**Quoted text**.
● ● ● ● ●

# Disillusionment in Marriage



## petite43110 (Sep 6, 2013)

I don't know how and where to begin. The load is just too much that everything wants to be unleashed.

To those who may read this & is married, i want to ask, you think that it is enough to tell your wife or husband that you love him/her just because you are trying to provide a food for their stomach or a roof on their head?

I am right now a stay at home mom. And I should say, life seemed to be boring. Don't get me wrong, i love my little one & spending time with her is great. But in marriage, just being a good mom for me doesn't complete me as a person. Of course, I hope someday to be able to lend into a career. Right now, I feel alone. I do not really have friends, my family is not close to where we live ( we can just communicate through technology and right now here problem with the connection, hence I can not talk to them even if I want to - I have to wait for the problems to be fixed - technical )

That saying, I am basically a stranger to this place. Stocked in the 4 corner of our house. Other than my regular chore & taking care of my baby, there's nothing more to do. I don't drive - and hardly do I go out of his house. I do not complain tho since eversince before I am a home buddy during those times, I was surrounded by my family whom I can make a meaningful or sometimes crazy conversation when life is a blahhh.

● ● ● ● ●

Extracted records
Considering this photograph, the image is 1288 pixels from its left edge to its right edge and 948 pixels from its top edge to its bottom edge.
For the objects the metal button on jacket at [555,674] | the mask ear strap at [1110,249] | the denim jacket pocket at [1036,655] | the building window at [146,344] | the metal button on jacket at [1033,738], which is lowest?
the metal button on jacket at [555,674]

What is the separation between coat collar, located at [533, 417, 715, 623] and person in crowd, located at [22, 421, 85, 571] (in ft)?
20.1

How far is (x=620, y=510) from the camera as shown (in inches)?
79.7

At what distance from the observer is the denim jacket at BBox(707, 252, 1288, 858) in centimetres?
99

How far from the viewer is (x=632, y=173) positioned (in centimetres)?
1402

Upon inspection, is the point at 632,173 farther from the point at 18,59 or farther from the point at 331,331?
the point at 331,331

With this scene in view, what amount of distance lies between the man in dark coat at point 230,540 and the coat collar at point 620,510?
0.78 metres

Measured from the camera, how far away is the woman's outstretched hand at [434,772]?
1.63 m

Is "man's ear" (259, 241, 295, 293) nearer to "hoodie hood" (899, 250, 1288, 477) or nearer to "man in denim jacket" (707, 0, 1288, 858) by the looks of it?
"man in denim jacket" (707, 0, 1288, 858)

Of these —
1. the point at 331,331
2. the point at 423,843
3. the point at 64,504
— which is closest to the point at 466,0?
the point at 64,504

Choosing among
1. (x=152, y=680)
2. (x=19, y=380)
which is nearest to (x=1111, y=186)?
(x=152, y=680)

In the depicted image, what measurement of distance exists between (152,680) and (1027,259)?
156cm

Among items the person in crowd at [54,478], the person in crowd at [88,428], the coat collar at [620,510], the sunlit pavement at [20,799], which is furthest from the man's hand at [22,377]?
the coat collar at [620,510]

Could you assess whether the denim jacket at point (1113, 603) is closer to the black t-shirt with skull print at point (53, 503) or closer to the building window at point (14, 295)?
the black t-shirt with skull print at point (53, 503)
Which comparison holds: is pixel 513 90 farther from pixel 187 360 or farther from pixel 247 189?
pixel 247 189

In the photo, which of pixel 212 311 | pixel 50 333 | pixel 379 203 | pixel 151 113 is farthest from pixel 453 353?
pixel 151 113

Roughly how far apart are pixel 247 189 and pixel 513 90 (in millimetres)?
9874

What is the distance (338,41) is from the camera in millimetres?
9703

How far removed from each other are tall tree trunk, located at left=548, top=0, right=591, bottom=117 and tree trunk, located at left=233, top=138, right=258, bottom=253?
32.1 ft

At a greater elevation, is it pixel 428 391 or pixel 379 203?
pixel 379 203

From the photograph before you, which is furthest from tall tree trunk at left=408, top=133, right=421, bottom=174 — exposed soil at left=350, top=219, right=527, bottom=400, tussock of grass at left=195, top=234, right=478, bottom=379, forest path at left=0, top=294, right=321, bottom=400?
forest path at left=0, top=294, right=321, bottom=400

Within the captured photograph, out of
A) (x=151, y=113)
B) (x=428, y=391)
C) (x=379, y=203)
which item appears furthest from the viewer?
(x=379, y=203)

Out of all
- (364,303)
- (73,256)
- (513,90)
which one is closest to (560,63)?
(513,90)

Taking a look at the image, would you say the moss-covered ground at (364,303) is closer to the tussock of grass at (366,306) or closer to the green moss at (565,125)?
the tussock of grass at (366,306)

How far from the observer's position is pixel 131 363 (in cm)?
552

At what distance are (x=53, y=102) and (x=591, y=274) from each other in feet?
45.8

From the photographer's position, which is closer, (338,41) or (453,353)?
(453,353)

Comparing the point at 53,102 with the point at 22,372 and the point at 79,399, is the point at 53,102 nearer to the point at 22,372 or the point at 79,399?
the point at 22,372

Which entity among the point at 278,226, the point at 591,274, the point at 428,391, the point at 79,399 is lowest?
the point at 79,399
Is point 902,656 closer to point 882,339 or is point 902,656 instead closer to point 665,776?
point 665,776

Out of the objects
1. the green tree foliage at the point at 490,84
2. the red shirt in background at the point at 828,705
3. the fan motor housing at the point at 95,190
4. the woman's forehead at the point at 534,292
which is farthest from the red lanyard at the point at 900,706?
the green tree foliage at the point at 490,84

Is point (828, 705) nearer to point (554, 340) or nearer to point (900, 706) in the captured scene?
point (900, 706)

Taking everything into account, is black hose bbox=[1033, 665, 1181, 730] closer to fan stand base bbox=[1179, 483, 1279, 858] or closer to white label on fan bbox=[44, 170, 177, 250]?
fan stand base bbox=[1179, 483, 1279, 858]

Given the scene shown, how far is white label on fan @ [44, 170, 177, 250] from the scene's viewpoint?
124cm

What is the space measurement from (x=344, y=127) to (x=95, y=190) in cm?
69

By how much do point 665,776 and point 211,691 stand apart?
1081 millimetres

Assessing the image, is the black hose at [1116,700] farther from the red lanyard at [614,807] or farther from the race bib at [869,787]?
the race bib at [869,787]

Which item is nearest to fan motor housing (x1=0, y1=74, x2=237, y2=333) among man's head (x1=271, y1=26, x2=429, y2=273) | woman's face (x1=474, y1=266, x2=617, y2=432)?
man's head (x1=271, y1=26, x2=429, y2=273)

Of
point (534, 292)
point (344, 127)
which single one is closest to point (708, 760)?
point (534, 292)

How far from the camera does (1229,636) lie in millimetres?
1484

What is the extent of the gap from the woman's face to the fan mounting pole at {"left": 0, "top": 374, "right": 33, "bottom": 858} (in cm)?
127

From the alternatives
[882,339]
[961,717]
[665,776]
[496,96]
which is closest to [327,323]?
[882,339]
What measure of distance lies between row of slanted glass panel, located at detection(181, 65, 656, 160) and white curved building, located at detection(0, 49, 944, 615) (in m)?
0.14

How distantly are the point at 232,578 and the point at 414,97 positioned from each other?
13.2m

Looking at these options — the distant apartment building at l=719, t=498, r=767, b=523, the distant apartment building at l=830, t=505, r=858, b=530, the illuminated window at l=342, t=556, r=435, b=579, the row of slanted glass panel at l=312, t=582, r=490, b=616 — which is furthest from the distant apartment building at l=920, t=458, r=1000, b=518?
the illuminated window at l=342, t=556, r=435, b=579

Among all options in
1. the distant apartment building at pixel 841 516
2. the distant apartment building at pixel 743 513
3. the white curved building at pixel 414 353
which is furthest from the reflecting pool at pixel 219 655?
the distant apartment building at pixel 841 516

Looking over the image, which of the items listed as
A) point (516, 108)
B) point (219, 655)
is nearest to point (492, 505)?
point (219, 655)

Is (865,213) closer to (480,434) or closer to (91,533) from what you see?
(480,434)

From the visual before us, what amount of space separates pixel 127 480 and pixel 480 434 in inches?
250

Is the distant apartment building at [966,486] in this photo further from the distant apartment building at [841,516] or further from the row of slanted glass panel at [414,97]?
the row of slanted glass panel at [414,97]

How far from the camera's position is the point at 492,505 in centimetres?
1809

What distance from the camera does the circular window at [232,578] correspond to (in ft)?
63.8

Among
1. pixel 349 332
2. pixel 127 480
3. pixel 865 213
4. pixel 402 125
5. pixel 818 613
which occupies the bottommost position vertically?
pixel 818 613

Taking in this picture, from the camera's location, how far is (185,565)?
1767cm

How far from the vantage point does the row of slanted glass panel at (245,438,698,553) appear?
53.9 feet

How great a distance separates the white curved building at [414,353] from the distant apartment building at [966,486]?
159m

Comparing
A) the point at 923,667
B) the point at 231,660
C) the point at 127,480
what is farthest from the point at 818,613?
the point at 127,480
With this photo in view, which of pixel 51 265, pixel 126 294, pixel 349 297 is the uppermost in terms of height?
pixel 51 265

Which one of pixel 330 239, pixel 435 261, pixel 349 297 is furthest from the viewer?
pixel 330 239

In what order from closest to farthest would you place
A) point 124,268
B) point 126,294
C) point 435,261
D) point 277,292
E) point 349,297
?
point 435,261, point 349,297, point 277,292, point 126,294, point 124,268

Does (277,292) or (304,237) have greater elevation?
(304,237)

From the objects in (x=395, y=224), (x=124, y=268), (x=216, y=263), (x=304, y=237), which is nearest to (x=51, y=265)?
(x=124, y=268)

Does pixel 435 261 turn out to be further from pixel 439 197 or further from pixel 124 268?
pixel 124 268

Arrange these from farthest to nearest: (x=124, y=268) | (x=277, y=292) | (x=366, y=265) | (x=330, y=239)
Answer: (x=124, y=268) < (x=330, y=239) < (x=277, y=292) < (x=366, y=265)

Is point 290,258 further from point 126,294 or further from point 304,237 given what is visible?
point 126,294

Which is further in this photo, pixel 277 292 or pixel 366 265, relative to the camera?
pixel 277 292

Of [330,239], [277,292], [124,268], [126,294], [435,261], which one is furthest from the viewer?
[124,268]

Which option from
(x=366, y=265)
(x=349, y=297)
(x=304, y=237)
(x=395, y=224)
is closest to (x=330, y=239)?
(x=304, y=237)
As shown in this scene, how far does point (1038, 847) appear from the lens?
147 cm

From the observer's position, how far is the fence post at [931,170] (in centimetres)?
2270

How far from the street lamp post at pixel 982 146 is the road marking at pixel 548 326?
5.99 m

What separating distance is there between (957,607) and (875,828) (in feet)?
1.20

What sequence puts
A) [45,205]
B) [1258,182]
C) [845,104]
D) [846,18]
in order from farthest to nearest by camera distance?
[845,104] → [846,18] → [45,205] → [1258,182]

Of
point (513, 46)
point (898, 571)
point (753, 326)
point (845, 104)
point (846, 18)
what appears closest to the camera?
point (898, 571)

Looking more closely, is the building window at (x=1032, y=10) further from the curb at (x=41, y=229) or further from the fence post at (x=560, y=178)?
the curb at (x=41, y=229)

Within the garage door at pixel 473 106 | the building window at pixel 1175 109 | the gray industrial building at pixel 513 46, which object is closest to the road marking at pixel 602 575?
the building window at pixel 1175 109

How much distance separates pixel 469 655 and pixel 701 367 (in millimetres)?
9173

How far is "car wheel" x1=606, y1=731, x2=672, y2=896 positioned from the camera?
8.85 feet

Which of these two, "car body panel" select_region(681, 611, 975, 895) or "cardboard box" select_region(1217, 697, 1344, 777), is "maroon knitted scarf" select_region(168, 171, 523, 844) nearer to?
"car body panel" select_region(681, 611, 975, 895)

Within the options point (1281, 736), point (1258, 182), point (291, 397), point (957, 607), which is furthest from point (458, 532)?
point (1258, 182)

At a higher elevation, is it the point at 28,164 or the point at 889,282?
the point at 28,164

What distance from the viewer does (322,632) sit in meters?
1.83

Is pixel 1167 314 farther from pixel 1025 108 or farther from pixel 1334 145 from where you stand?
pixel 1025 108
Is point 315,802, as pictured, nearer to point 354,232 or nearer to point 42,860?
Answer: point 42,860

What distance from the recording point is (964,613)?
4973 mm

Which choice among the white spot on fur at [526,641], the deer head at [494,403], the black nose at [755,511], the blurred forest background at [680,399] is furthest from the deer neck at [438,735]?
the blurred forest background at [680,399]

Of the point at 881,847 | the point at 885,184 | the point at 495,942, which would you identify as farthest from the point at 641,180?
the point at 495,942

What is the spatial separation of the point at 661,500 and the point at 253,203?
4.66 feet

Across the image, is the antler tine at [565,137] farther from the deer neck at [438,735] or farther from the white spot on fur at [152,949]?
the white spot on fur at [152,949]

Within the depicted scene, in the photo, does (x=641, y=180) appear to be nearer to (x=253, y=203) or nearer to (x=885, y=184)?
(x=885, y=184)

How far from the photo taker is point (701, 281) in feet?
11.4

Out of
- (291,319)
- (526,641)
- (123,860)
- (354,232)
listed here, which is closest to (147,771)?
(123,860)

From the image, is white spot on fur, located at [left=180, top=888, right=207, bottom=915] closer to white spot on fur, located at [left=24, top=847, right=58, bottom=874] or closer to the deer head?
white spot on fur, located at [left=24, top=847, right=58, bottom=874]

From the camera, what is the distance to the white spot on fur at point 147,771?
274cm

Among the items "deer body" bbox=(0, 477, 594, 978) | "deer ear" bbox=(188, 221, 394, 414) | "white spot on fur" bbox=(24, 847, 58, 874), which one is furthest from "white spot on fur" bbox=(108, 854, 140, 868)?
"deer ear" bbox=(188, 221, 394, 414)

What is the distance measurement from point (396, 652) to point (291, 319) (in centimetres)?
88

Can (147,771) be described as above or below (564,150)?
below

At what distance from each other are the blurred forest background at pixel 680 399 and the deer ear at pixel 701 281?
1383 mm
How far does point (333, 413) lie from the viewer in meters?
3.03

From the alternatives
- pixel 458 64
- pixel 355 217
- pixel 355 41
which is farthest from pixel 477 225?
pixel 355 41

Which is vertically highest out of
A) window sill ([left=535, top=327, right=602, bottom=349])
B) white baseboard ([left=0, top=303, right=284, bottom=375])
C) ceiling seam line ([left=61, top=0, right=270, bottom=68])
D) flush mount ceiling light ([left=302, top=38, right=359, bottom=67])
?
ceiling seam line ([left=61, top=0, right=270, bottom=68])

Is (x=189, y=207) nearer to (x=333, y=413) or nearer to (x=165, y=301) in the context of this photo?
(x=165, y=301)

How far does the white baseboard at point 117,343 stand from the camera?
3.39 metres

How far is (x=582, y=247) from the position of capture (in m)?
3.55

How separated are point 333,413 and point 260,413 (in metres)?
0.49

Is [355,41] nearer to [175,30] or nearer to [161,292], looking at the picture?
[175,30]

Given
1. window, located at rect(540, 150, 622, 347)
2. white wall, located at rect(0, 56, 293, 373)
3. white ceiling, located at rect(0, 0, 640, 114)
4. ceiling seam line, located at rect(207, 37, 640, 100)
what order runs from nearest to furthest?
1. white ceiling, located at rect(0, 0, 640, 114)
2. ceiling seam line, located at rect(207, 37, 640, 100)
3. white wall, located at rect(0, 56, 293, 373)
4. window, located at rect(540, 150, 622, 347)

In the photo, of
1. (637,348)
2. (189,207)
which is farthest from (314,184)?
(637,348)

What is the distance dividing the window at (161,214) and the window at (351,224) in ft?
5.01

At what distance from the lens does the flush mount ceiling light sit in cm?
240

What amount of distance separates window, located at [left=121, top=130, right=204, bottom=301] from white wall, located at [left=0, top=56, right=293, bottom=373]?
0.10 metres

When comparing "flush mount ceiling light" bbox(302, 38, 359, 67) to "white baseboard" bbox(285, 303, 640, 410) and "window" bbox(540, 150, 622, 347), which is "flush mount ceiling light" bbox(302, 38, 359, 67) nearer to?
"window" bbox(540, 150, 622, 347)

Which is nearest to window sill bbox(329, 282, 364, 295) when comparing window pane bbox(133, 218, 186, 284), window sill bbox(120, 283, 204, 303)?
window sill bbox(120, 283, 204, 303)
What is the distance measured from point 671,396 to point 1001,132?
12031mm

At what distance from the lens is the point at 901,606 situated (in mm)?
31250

● ● ● ● ●

**Given instruction**.
Reproduce the whole forum post about disillusionment in marriage from above, word for word.

**Completed exercise**.
# Disillusionment in Marriage



## petite43110 (Sep 6, 2013)

I don't know how and where to begin. The load is just too much that everything wants to be unleashed.

To those who may read this & is married, i want to ask, you think that it is enough to tell your wife or husband that you love him/her just because you are trying to provide a food for their stomach or a roof on their head?

I am right now a stay at home mom. And I should say, life seemed to be boring. Don't get me wrong, i love my little one & spending time with her is great. But in marriage, just being a good mom for me doesn't complete me as a person. Of course, I hope someday to be able to lend into a career. Right now, I feel alone. I do not really have friends, my family is not close to where we live ( we can just communicate through technology and right now here problem with the connection, hence I can not talk to them even if I want to - I have to wait for the problems to be fixed - technical )

That saying, I am basically a stranger to this place. Stocked in the 4 corner of our house. Other than my regular chore & taking care of my baby, there's nothing more to do. I don't drive - and hardly do I go out of his house. I do not complain tho since eversince before I am a home buddy during those times, I was surrounded by my family whom I can make a meaningful or sometimes crazy conversation when life is a blahhh.